1. The Kiss
Massive languor, languor hammered;
Sentient languor, languor dissected;
Languor deserted, reignite your sidereal fires;
Holier languor, arise from love.
The wood’s owl has come home.
2. Beyond Sunlight
I can’t shakle one of your ankles
as if you were a falcon, but
nothing can prevent me
from following, no matter how far, even
beyond sunlight where Jesus becomes visible:
I’ll follow, I will wait, I will never give up
until I understand
why you are going away from me.
3. A Man Wound His Watch
In the darkness the man wound his watch before secreting it under his pillow. Then he went to
sleep. Outside, the wind was blowing. You who comprehend the repercussions of the faintest
gesture—you will understand. A man, his watch, the wind. What else is there?
4. For Which There Is No Name
Let me have what the tree has
and what it can never lose,
let me have it
and lose it again,
blurred lines the wind draws with the darkness
it gets from summer nights, formless
indescribable darkness. Either
give me back my gladness, or
the courage to think about how it was lost to me.
Give me back, not what I see, but my sight.
Let me meet you again owning nothing
but what is in the past. Let me inherit
the very thing I am forbidden.
And let me continue to seek,
though I know it is futile, the only heaven
that I could endure:
5. The Composer
People said he was overly fond of the good life and ate like a pig. Yet the servant who brought
him his chocolate in bed would sometimes find him weeping quietly, both plump pink hands
raised slightly and conducting, evidently, in small brief genuflective feints. He experienced the
reality of death as music.
And I refuse to repent of my drug use. It gave me my finest and happiest hours.
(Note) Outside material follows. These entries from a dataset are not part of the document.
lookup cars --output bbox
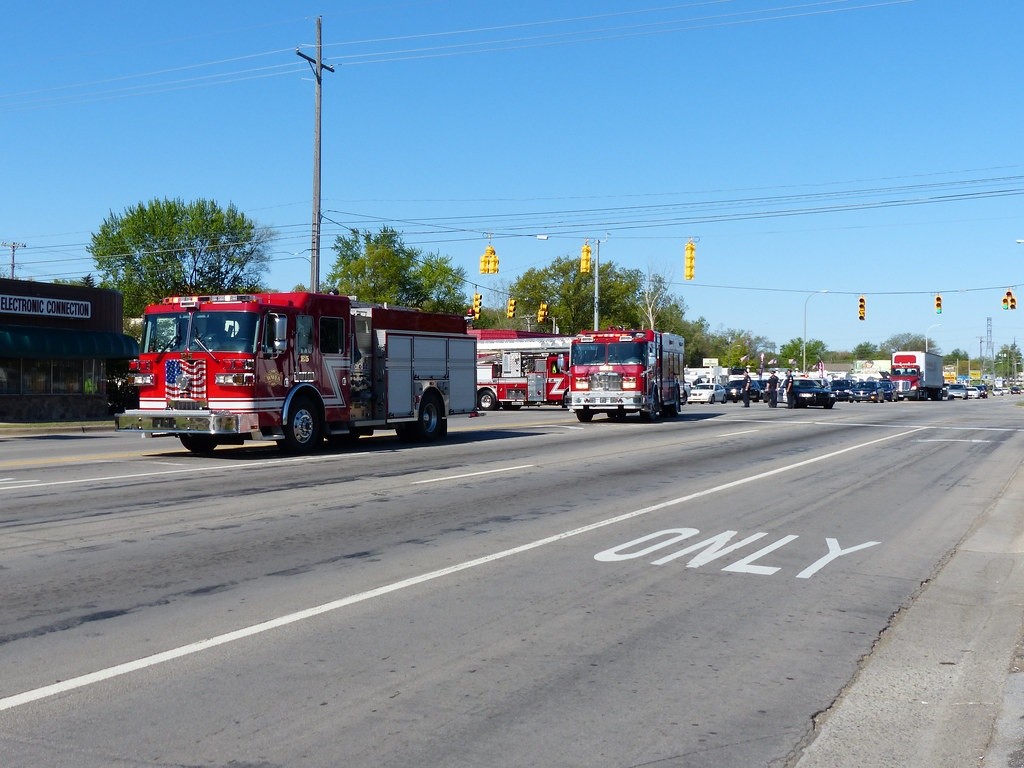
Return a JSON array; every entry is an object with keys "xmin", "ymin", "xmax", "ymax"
[
  {"xmin": 992, "ymin": 389, "xmax": 1003, "ymax": 396},
  {"xmin": 1002, "ymin": 388, "xmax": 1010, "ymax": 394},
  {"xmin": 687, "ymin": 383, "xmax": 727, "ymax": 404},
  {"xmin": 757, "ymin": 380, "xmax": 781, "ymax": 400},
  {"xmin": 847, "ymin": 381, "xmax": 885, "ymax": 403},
  {"xmin": 974, "ymin": 386, "xmax": 988, "ymax": 398},
  {"xmin": 815, "ymin": 378, "xmax": 856, "ymax": 401},
  {"xmin": 684, "ymin": 384, "xmax": 691, "ymax": 396},
  {"xmin": 724, "ymin": 380, "xmax": 761, "ymax": 402},
  {"xmin": 1010, "ymin": 387, "xmax": 1024, "ymax": 395},
  {"xmin": 943, "ymin": 383, "xmax": 950, "ymax": 397},
  {"xmin": 947, "ymin": 385, "xmax": 968, "ymax": 399},
  {"xmin": 766, "ymin": 374, "xmax": 836, "ymax": 408},
  {"xmin": 880, "ymin": 381, "xmax": 898, "ymax": 402},
  {"xmin": 967, "ymin": 387, "xmax": 981, "ymax": 399}
]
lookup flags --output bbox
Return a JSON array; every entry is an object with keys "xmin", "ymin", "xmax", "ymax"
[
  {"xmin": 788, "ymin": 359, "xmax": 796, "ymax": 365},
  {"xmin": 740, "ymin": 354, "xmax": 750, "ymax": 362},
  {"xmin": 767, "ymin": 358, "xmax": 777, "ymax": 365}
]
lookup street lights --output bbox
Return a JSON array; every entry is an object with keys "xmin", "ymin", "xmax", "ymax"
[
  {"xmin": 803, "ymin": 289, "xmax": 829, "ymax": 373},
  {"xmin": 925, "ymin": 323, "xmax": 941, "ymax": 353}
]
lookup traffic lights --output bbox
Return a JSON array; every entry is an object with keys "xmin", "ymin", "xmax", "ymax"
[
  {"xmin": 858, "ymin": 297, "xmax": 866, "ymax": 321},
  {"xmin": 935, "ymin": 296, "xmax": 942, "ymax": 315},
  {"xmin": 538, "ymin": 305, "xmax": 549, "ymax": 324},
  {"xmin": 507, "ymin": 298, "xmax": 516, "ymax": 319},
  {"xmin": 474, "ymin": 294, "xmax": 482, "ymax": 320},
  {"xmin": 1003, "ymin": 290, "xmax": 1017, "ymax": 310}
]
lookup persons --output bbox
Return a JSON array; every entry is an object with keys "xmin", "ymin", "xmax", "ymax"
[
  {"xmin": 782, "ymin": 369, "xmax": 794, "ymax": 409},
  {"xmin": 764, "ymin": 370, "xmax": 780, "ymax": 408},
  {"xmin": 741, "ymin": 370, "xmax": 751, "ymax": 407}
]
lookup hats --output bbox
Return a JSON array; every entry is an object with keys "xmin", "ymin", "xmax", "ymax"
[
  {"xmin": 744, "ymin": 370, "xmax": 748, "ymax": 373},
  {"xmin": 771, "ymin": 371, "xmax": 775, "ymax": 374},
  {"xmin": 787, "ymin": 370, "xmax": 793, "ymax": 372}
]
And I have been wondering: will I use drugs again?
I will if my work wants me to. And if drugs want me to.
7. And Suddenlty It’s Night
You stand there alone, like everyone else, the center of the world’s
a ray of sunlight passing through you.
And suddenly it’s night.
Franz Wright, iO: A Journal of New American Poetry, Vol I Issue I . (May 15th, 2011)
The individual sections of “Seven Versions” ia based, loosely—some very loosely—on poems by Rene Char, Rumi, Yannis Ritsos, Natan Zach, Günther Eich, Jean Cocteau, and Salvatore Quasimodo.